I will be going over the workflow I used to determine if we can predict whether a person is male or female based on different variables using the decision tree algorithm.
A decision tree is a decision support tool that uses a tree-like model of decisions and their possible consequences, including chance event outcomes, resource costs, and utility. It is one way to display an algorithm that only contains conditional control statements.
Decision tree learning is one of the predictive modeling approaches used in statistics, data mining and machine learning. It uses a decision tree (as a predictive model) to go from observations about an item (represented in the branches) to conclusions about the item's target value (represented in the leaves).
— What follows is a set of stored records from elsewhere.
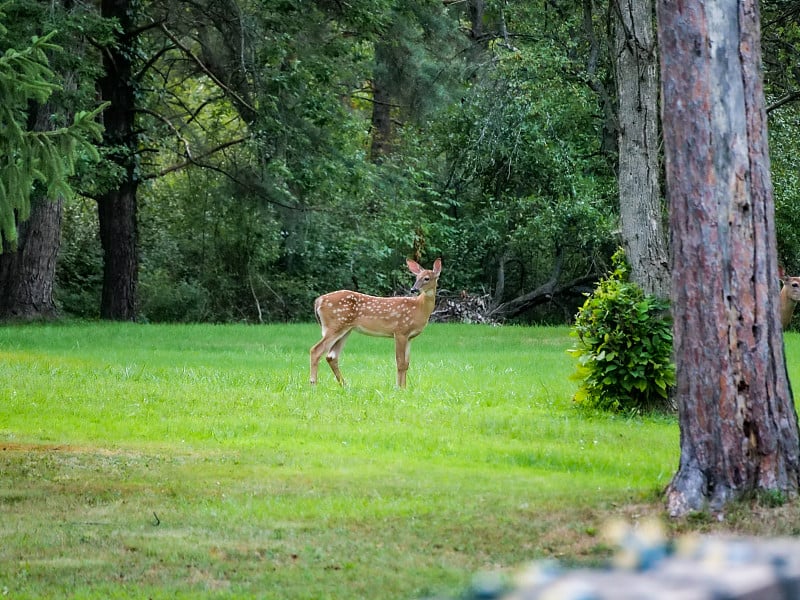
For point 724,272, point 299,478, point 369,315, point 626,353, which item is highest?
point 724,272

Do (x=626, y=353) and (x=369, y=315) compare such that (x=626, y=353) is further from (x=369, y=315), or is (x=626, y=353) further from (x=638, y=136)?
(x=369, y=315)

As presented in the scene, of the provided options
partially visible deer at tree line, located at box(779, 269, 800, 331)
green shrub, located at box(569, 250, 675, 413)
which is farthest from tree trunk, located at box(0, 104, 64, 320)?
green shrub, located at box(569, 250, 675, 413)

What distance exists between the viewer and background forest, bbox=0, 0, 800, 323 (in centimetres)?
2686

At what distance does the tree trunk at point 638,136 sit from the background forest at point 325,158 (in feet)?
32.2

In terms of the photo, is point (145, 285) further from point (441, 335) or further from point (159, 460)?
point (159, 460)

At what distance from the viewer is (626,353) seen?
13.2 meters

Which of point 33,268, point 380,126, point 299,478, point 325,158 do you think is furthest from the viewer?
point 380,126

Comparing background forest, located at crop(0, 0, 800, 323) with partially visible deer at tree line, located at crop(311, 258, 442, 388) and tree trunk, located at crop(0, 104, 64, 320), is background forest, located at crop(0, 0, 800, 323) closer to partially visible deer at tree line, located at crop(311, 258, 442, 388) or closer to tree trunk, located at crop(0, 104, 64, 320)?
tree trunk, located at crop(0, 104, 64, 320)

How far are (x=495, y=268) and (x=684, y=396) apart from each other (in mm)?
29034

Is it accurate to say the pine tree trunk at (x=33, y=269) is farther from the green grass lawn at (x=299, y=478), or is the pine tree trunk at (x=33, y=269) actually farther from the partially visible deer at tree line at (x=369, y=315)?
the partially visible deer at tree line at (x=369, y=315)

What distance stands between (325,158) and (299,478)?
1893 cm

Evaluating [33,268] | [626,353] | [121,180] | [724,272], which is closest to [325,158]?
[121,180]

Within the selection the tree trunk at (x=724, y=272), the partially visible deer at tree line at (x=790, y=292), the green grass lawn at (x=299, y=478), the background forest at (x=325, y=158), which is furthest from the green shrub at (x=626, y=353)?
the background forest at (x=325, y=158)

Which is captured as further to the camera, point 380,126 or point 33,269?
point 380,126
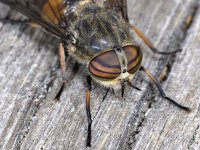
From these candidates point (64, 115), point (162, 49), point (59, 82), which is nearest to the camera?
point (64, 115)

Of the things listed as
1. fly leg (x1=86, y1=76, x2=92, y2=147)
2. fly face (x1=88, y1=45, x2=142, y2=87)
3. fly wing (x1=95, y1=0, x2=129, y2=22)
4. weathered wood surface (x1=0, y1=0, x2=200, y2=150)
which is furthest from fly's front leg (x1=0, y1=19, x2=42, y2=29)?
fly face (x1=88, y1=45, x2=142, y2=87)

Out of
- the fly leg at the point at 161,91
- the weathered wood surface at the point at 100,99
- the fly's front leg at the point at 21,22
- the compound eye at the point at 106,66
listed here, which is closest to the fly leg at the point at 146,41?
the weathered wood surface at the point at 100,99

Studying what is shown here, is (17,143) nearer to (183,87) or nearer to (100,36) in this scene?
(100,36)

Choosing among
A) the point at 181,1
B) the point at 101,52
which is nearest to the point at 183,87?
the point at 101,52

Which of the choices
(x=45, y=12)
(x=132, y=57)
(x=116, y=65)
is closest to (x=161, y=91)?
(x=132, y=57)

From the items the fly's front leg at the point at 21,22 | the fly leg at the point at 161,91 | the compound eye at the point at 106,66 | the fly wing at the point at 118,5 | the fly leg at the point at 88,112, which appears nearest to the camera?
the fly leg at the point at 88,112

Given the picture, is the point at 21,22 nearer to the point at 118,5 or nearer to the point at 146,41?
the point at 118,5

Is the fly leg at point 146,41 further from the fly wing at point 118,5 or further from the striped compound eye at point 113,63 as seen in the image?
the striped compound eye at point 113,63
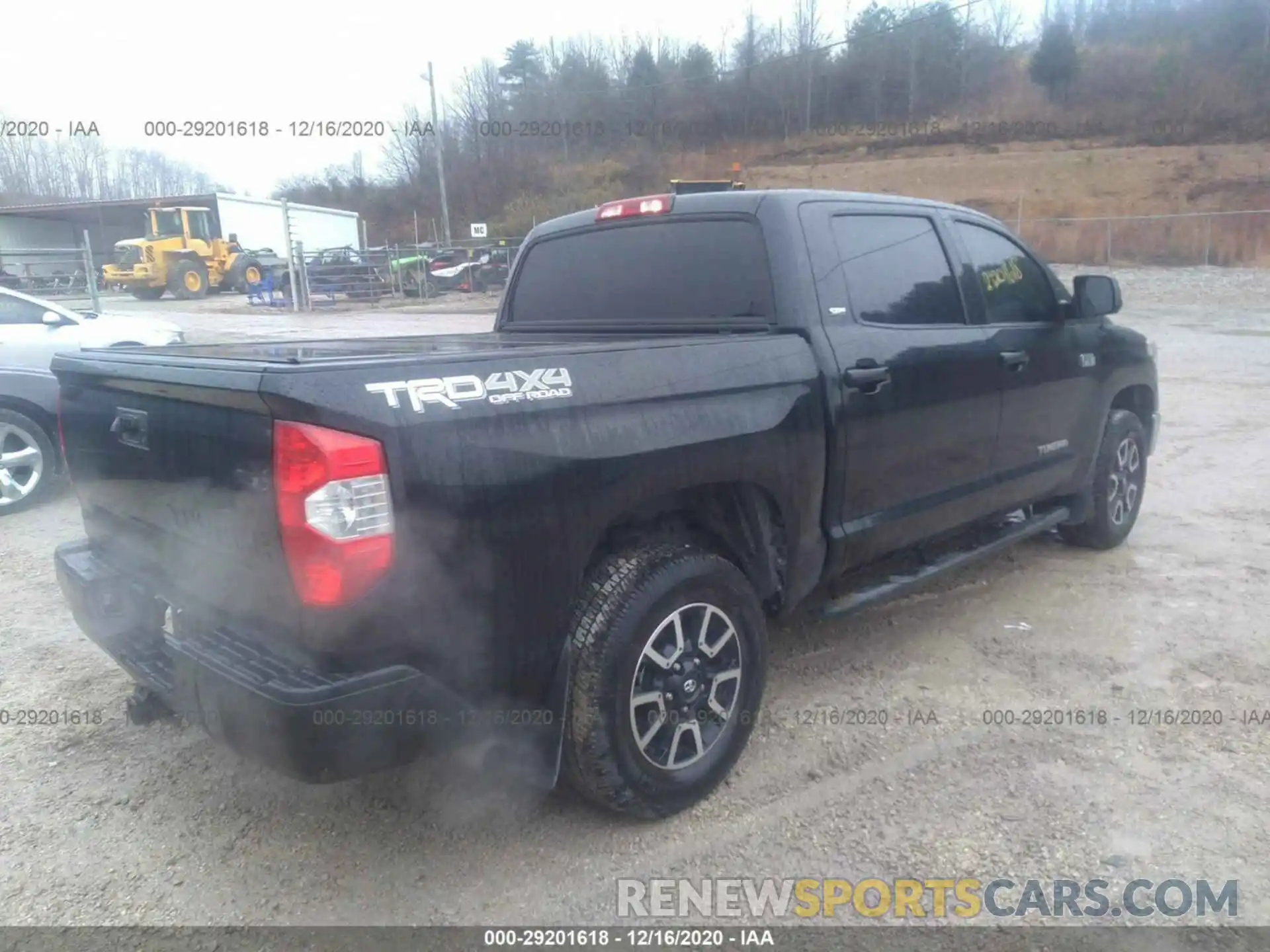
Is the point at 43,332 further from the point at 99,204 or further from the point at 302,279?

Tree models where the target variable can take a discrete set of values are called classification trees; in these tree structures, leaves represent class labels and branches represent conjunctions of features that lead to those class labels. Decision trees where the target variable can take continuous values (typically real numbers) are called regression trees.
- 500 rows
- Gender : Male / Female
- Height : Number (cm)
- Weight : Number (Kg)
- Index : Fitness
Index | Fitness |
---|---|
0 | Extremely Weak |
1 | Weak |
2 | Normal |
3 | Overweight |
4 | Obesity |
5 | Extreme Obesity |
- Convert Height from Meters to Inches
- Convert Weight from Kilograms to Pounds
- Calculate BMI using Weight(kg) and Height(m)
- Male = 245 (49%)
- Female = 255 (51%)
Train = 80% (400 rows)
Test = 20% (100 rows)
I am going to use a dummy classifier to have a baseline on how our final model will perform.
Male | Female | |
---|---|---|
Male Actual | True Positive | False Negative |
Female Actual | False Positive | True Negative |
- False Negative 23
Out of 48 observed males, we only correctly identified 25 true males
- False Positive 20
Out of 52 observed females, we only correctly identified 32 true females
Males = 0
Females = 1
Male | Female | |
---|---|---|
Male Actual | True Positive | False Negative |
Female Actual | False Positive | True Negative |
It seems like the decision tree considers BMI the most important feature in our dataset to determine whether the person is male or female. This could make sense because the BMI is calculated with the weight and height of the person. Typically males weight more and are taller than females.
Running the decision tree algorithm does not seem to improve our F1 score. The decision tree model appears to not work well with our data. I will try different models to improve our score.